▼▼▼

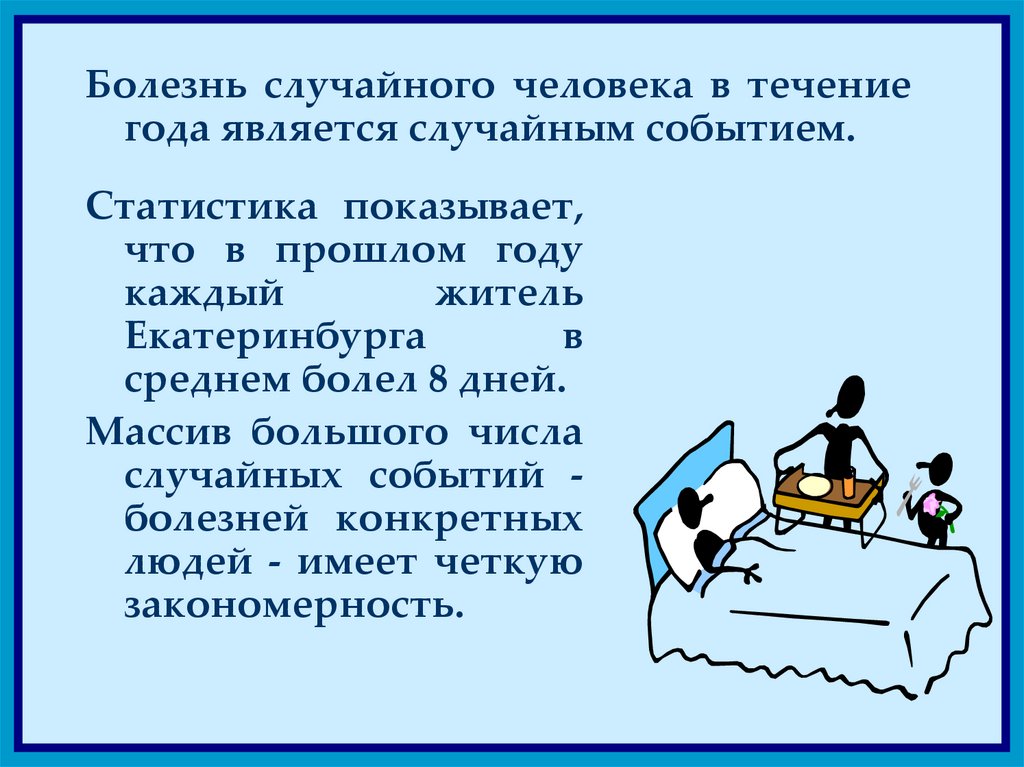 Болезнь случайного человека в течение года является случайным событием.

Статистика показывает, что в прошлом году каждый житель Екатеринбурга в среднем болел 8 дней.

Массив большого числа случайных событий - болезней конкретных людей - имеет четкую закономерность.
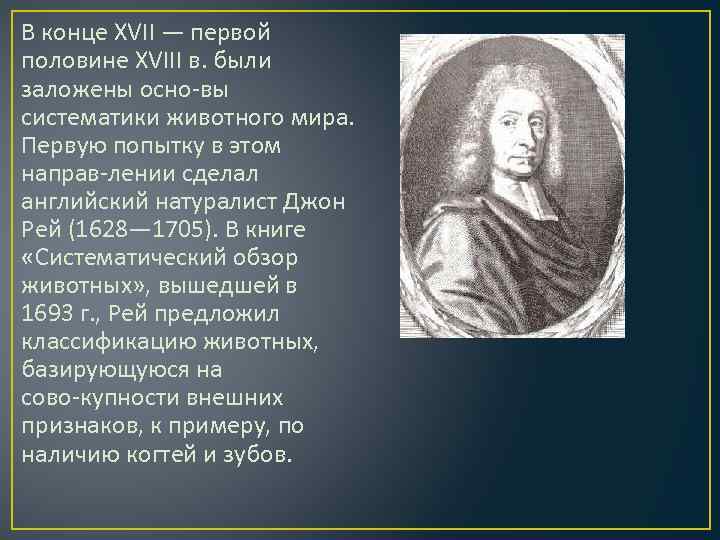 В конце XVII — первой половине XVIII в. были заложены осно-вы систематики животного мира. Первую попытку в этом направ-лении сделал английский натуралист Джон Рей (1628—1705). В книге «Систематический обзор животных», вышедшей в 1693 г., Рей предложил классификацию животных, базирующуюся на сово-купности внешних признаков, к примеру, по наличию когтей и зубов.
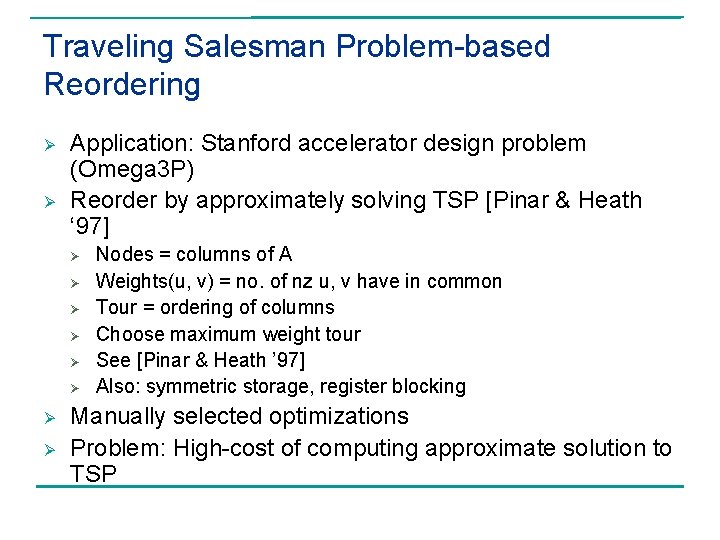 Traveling Salesman Problem-based Reordering

➢ Application: Stanford accelerator design problem (Omega3P)
➢ Reorder by approximately solving TSP [Pinar & Heath ‘97]
    ➢ Nodes = columns of A
    ➢ Weights(u, v) = no. of nz u, v have in common
    ➢ Tour = ordering of columns
    ➢ Choose maximum weight tour
    ➢ See [Pinar & Heath ’97]
    ➢ Also: symmetric storage, register blocking
➢ Manually selected optimizations
➢ Problem: High-cost of computing approximate solution to TSP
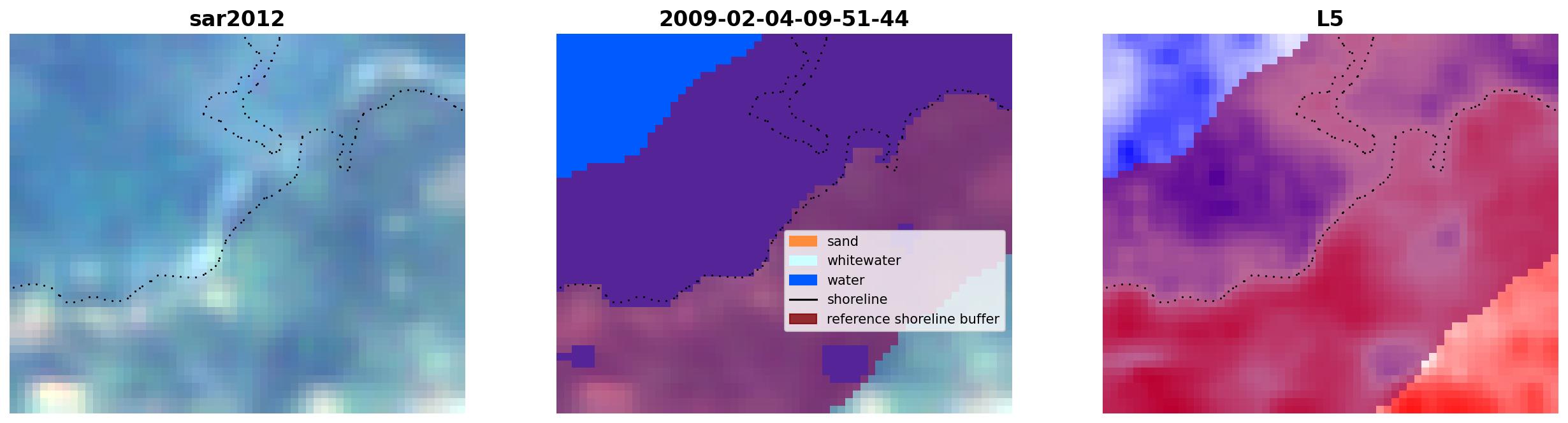 sar2012

2009-02-04-09-51-44

sand
whitewater
water
shoreline
reference shoreline buffer

L5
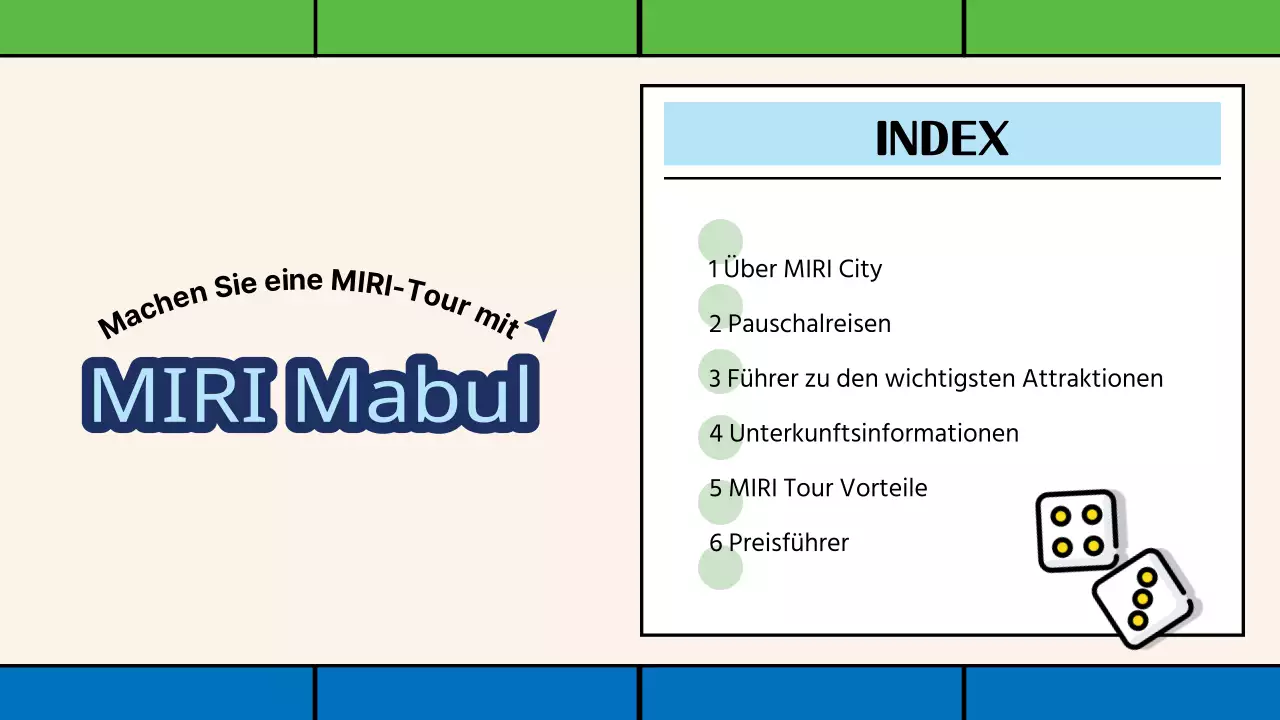 Machen Sie eine MIRI-Tour mit

MIRI Mabul

INDEX

1 Über MIRI City

2 Pauschalreisen

3 Führer zu den wichtigsten Attraktionen

4 Unterkunftsinformationen

5 MIRI Tour Vorteile

6 Preisführer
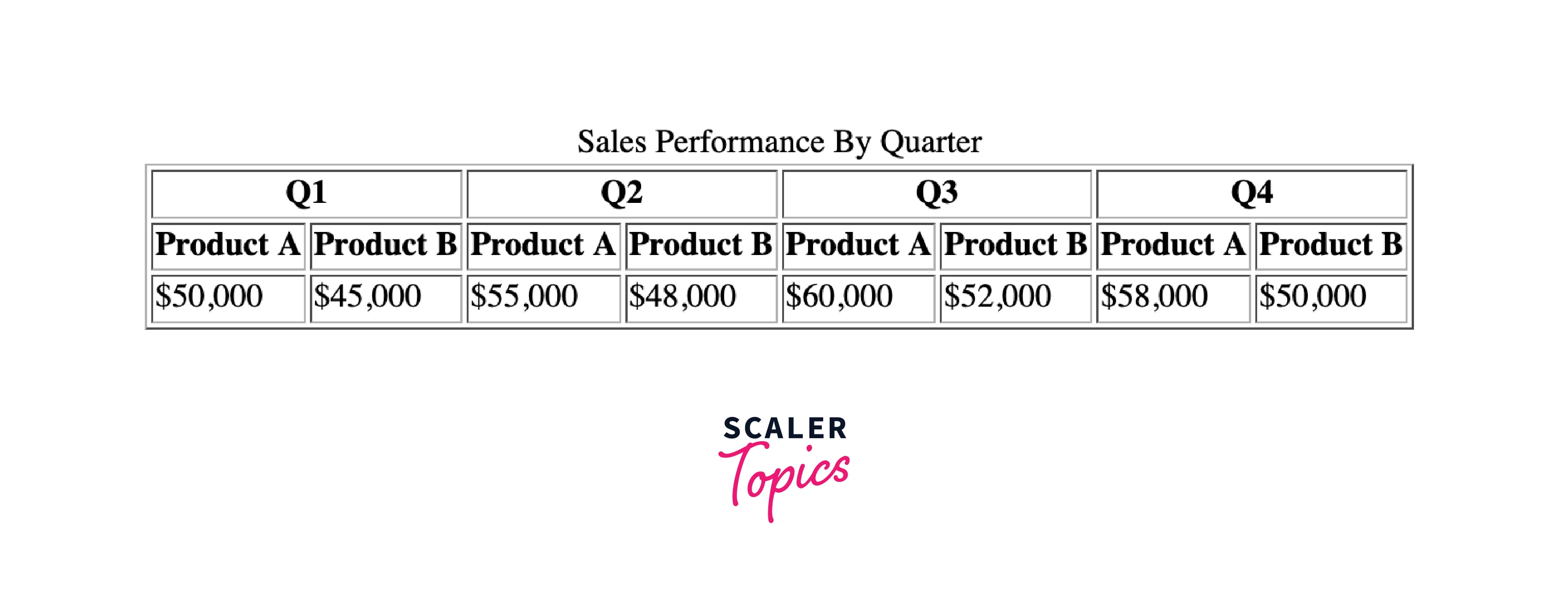 Sales Performance By Quarter

| Q1 | | Q2 | | Q3 | | Q4 | |
|---|---|---|---|---|---|---|---|
| Product A | Product B | Product A | Product B | Product A | Product B | Product A | Product B |
| \$50,000 | \$45,000 | \$55,000 | \$48,000 | \$60,000 | \$52,000 | \$58,000 | \$50,000 |

SCALER
Topics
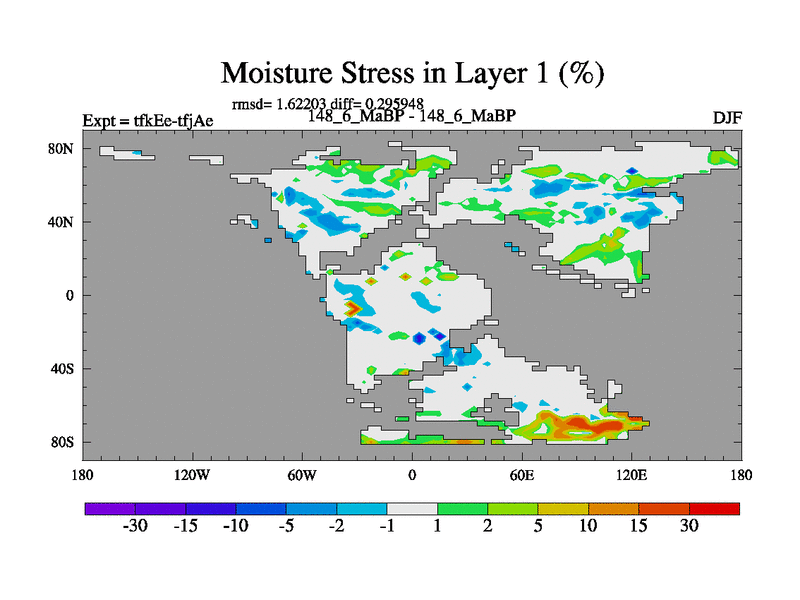 Moisture Stress in Layer 1 (%)

rmsd= 1.62203 diff= 0.295948

Expt = tfkEe-tfjAe

148_6_MaBP - 148_6_MaBP

DJF

80N
40N
0
40S
80S

180
120W
60W
0
60E
120E
180

-30
-15
-10
-5
-2
-1
1
2
5
10
15
30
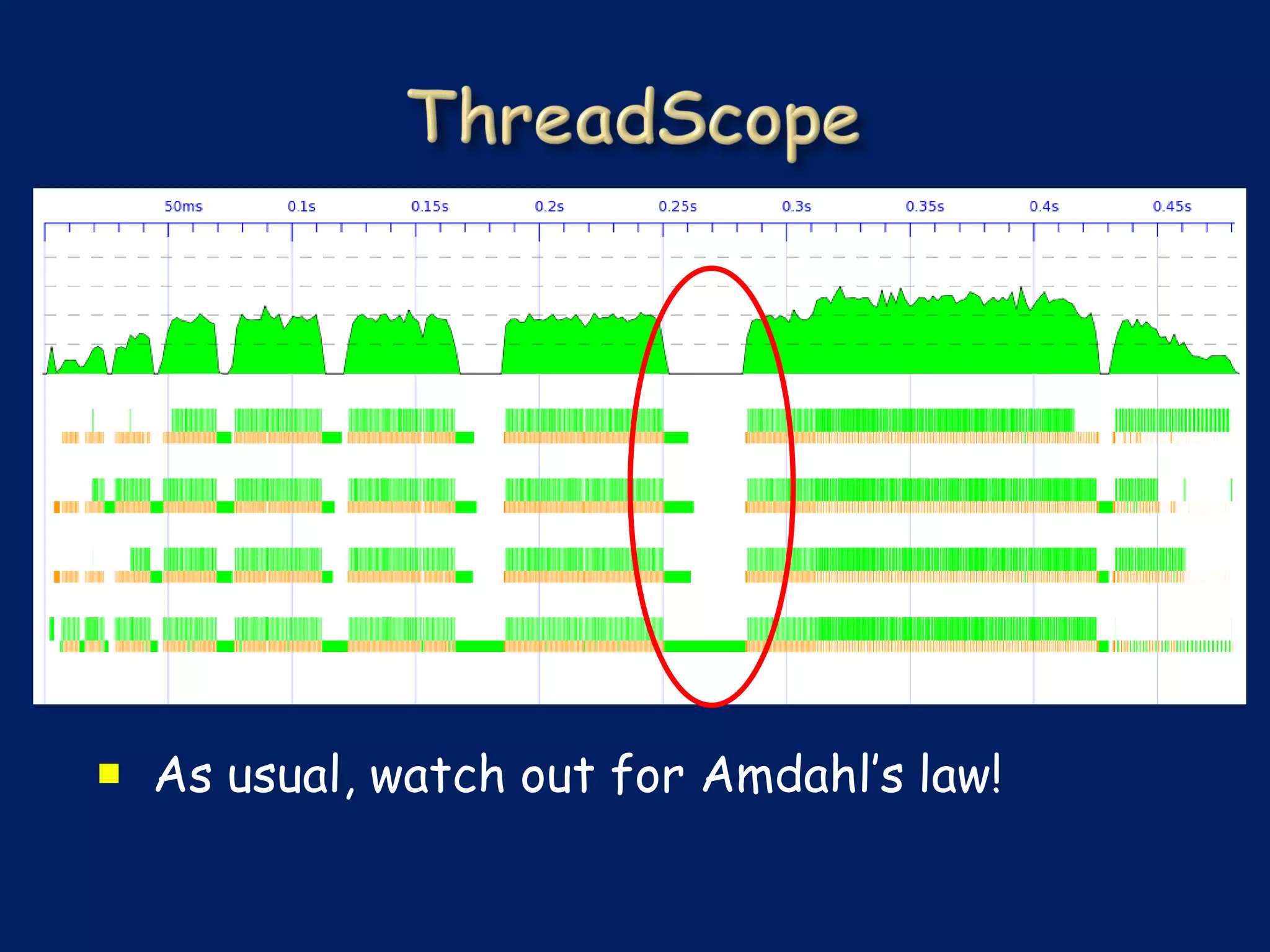 ThreadScope

50ms 0.1s 0.15s 0.2s 0.25s 0.3s 0.35s 0.4s 0.45s

As usual, watch out for Amdahl's law!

▲▲▲

Copy out the listing exactly as it stands, but not the pictures.

» **Exercise result**
 Болезнь случайного человека в течение года является случайным событием.

Статистика показывает, что в прошлом году каждый житель Екатеринбурга в среднем болел 8 дней.

Массив большого числа случайных событий - болезней конкретных людей - имеет четкую закономерность.
 В конце XVII — первой половине XVIII в. были заложены осно-вы систематики животного мира. Первую попытку в этом направ-лении сделал английский натуралист Джон Рей (1628—1705). В книге «Систематический обзор животных», вышедшей в 1693 г., Рей предложил классификацию животных, базирующуюся на сово-купности внешних признаков, к примеру, по наличию когтей и зубов.
 Traveling Salesman Problem-based Reordering

➢ Application: Stanford accelerator design problem (Omega3P)
➢ Reorder by approximately solving TSP [Pinar & Heath ‘97]
    ➢ Nodes = columns of A
    ➢ Weights(u, v) = no. of nz u, v have in common
    ➢ Tour = ordering of columns
    ➢ Choose maximum weight tour
    ➢ See [Pinar & Heath ’97]
    ➢ Also: symmetric storage, register blocking
➢ Manually selected optimizations
➢ Problem: High-cost of computing approximate solution to TSP
 sar2012

2009-02-04-09-51-44

sand
whitewater
water
shoreline
reference shoreline buffer

L5
 Machen Sie eine MIRI-Tour mit

MIRI Mabul

INDEX

1 Über MIRI City

2 Pauschalreisen

3 Führer zu den wichtigsten Attraktionen

4 Unterkunftsinformationen

5 MIRI Tour Vorteile

6 Preisführer
 Sales Performance By Quarter

| Q1 | | Q2 | | Q3 | | Q4 | |
|---|---|---|---|---|---|---|---|
| Product A | Product B | Product A | Product B | Product A | Product B | Product A | Product B |
| \$50,000 | \$45,000 | \$55,000 | \$48,000 | \$60,000 | \$52,000 | \$58,000 | \$50,000 |

SCALER
Topics
 Moisture Stress in Layer 1 (%)

rmsd= 1.62203 diff= 0.295948

Expt = tfkEe-tfjAe

148_6_MaBP - 148_6_MaBP

DJF

80N
40N
0
40S
80S

180
120W
60W
0
60E
120E
180

-30
-15
-10
-5
-2
-1
1
2
5
10
15
30
 ThreadScope

50ms 0.1s 0.15s 0.2s 0.25s 0.3s 0.35s 0.4s 0.45s

As usual, watch out for Amdahl's law!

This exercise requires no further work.